▶ [Assignment] Scan the records below for the line with "Songmics Gaming Stuhl" and the line with "Zapatos Tac Tac". Repeat those two lines and every line between them exactly, and nothing else.

++++ Records for this task

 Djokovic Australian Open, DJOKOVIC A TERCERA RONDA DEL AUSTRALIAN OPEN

++++++++
++++ Records for this task

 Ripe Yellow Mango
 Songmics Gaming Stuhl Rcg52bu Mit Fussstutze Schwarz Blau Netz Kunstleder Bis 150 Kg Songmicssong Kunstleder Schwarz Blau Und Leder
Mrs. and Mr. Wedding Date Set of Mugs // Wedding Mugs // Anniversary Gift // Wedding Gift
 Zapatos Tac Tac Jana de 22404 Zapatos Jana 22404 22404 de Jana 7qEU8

++++++++

▶ [Answer for this exercise]
 Songmics Gaming Stuhl Rcg52bu Mit Fussstutze Schwarz Blau Netz Kunstleder Bis 150 Kg Songmicssong Kunstleder Schwarz Blau Und Leder
Mrs. and Mr. Wedding Date Set of Mugs // Wedding Mugs // Anniversary Gift // Wedding Gift
 Zapatos Tac Tac Jana de 22404 Zapatos Jana 22404 22404 de Jana 7qEU8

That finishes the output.